While the rate-setting and supplemental payment provisions were among the most watched elements of the proposed rules, another change is likely to have an even more significant impact on patient care, particularly over time. The proposed regulations pull back the requirement that all states use “time and distance” travel standards to determine whether a health plan’s network of providers is sufficient to ensure that people have access to care. Under the proposal, states need only adopt some type of “quantitative” standard (e.g., minimum provider-to-enrollee ratios, maximum appointment wait-times) and can choose which, if any, specialists the state’s network adequacy standards apply to.
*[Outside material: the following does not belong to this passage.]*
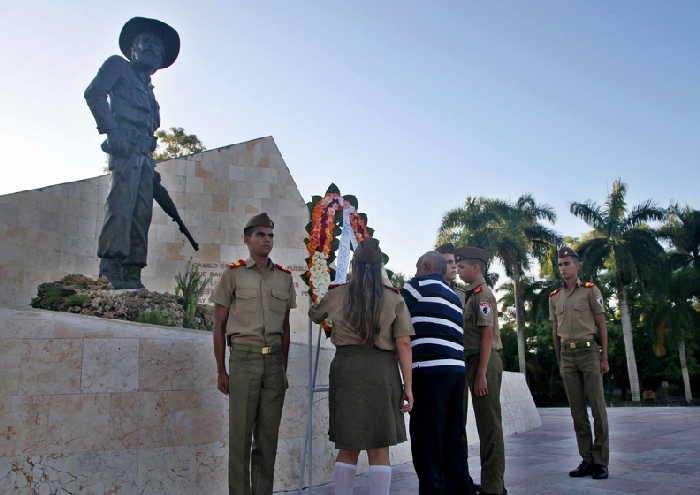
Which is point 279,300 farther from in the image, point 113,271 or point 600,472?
point 113,271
For example, states could decide whether or not to set network adequacy standards for access to pediatric specialists.
The proposed elimination of the requirement for states to adopt time and distance standards and option to not apply those standards to specialists is troubling, particularly when viewed within the context of related policy developments. In 2015, a decision of the U.S. Supreme Court barred Medicaid beneficiaries and providers from challenging Medicaid payment rates in federal courts. This decision meant that it is now up to states and ultimately CMS to ensure that Medicaid payment rates and provider networks are sufficient to ensure access to care. Nonetheless, earlier in 2018, CMS proposed new fee-for-service access regulations that relaxed existing requirements to ensure access to Medicaid services, and now it has taken a similar approach in the managed care context.
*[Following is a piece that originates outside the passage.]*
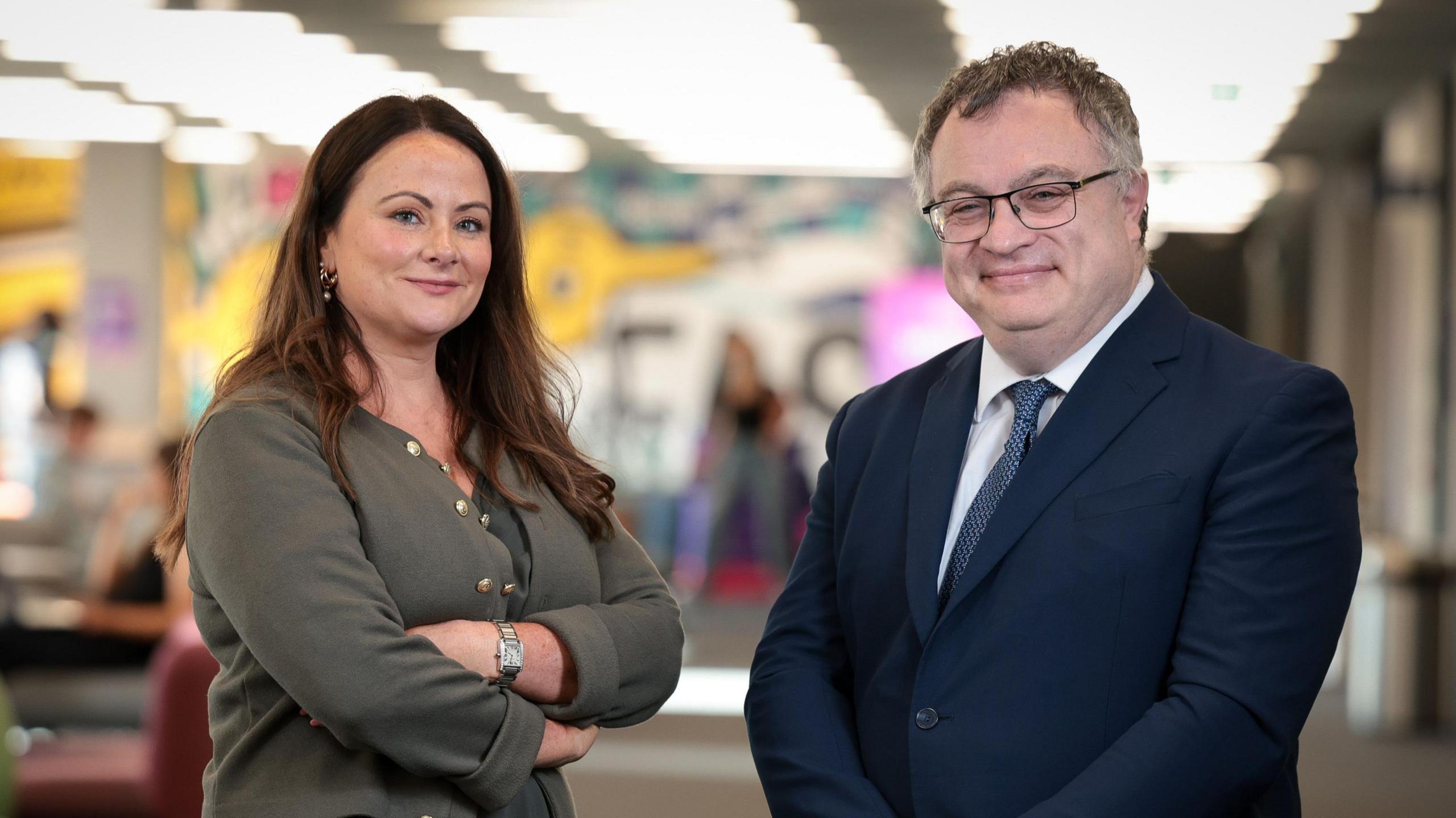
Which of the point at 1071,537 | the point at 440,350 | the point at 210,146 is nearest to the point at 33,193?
the point at 210,146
Many states may retain time and distance standards in managed care and apply appropriate standards to specialty care even if CMS finalizes the proposed rule. However, without the ability for beneficiaries or providers to seek relief through the courts, CMS’s role in setting expectations and monitoring access nationwide is critical. The elimination of a consistent approach to setting network adequacy standards coupled with the earlier proposed fee-for-service access regulations signal that CMS is not planning to exercise significant oversight responsibility.
Access to care for Medicaid beneficiaries is generally quite strong, but as the Medicaid and CHIP Payment and Access Commission (MACPAC) notes, in some parts of the country, people have trouble getting to a health professional’s office, especially for specialty services, even in good economic times. The next recession will inevitably create even greater risks to access. Ultimately, nothing is more vital to the Medicaid delivery system than ensuring that children, pregnant women, people with disabilities, seniors, and other adults with Medicaid coverage have timely access to quality care.